Artykuł
Opłaty za przekształcenie gruntu wciąż są problemem dla urzędników
Nawet trzy lata od wejścia w życie ustawy uwłaszczeniowej nie wszystko jest jasne. Wątpliwości, budzi to, jak dochodzić nieuiszczonych należności i jak postępować, gdy właściciel nieruchomości zmarł, a spadkobierców brak.
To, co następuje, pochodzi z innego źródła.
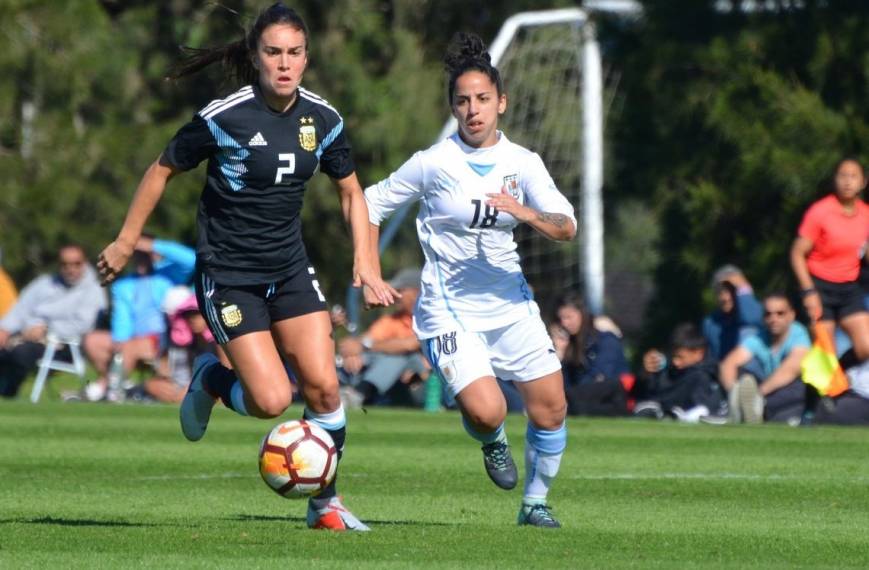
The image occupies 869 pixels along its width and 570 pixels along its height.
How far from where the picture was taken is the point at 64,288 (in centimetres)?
2092

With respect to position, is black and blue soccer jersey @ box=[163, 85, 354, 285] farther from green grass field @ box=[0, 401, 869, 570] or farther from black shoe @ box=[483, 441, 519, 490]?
black shoe @ box=[483, 441, 519, 490]

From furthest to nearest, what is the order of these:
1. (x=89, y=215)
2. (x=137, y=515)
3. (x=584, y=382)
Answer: (x=89, y=215), (x=584, y=382), (x=137, y=515)

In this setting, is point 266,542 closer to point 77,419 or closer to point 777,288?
point 77,419

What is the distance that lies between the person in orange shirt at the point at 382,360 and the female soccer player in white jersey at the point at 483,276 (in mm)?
11080

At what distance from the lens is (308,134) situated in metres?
8.12

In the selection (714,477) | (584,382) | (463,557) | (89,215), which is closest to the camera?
(463,557)

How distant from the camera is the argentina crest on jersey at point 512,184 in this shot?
859cm

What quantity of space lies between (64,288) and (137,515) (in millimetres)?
12490

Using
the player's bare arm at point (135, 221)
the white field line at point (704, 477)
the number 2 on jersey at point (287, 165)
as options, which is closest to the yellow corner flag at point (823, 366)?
the white field line at point (704, 477)

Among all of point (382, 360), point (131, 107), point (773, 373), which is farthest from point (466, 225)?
point (131, 107)

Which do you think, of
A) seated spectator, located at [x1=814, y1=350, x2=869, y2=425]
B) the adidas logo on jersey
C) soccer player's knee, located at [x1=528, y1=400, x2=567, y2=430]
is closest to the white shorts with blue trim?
soccer player's knee, located at [x1=528, y1=400, x2=567, y2=430]

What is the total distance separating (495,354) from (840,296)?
822 cm

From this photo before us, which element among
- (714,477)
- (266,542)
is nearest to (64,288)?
(714,477)

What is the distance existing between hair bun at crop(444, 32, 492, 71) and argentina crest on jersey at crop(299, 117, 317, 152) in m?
0.93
Od 2018 r., czyli od momentu wejścia w życie ustawy z 20 lipca 2018 r. o przekształceniu prawa użytkowania wieczystego gruntów zabudowanych na cele mieszkaniowe w prawo własności tych gruntów (t.j. Dz.U. z 2020 r. poz. 2040), corocznie były zawirowania z terminem uiszczenia opłaty przekształceniowej. Zasadniczo termin ten przypada na 31 marca. Jednak w 2019 r. określono go w przepisach szczególnych na 29 lutego. Co więcej, użytkownicy z powodu przedłużającego się procesu wysyłania zaświadczeń stwierdzających przekształcenie nie widzieli, czy i w jakiej wysokości uiścić daninę za 2019 r. W roku następnym z kolei prolongata terminu (na 30 czerwca) spowodowana była pandemią.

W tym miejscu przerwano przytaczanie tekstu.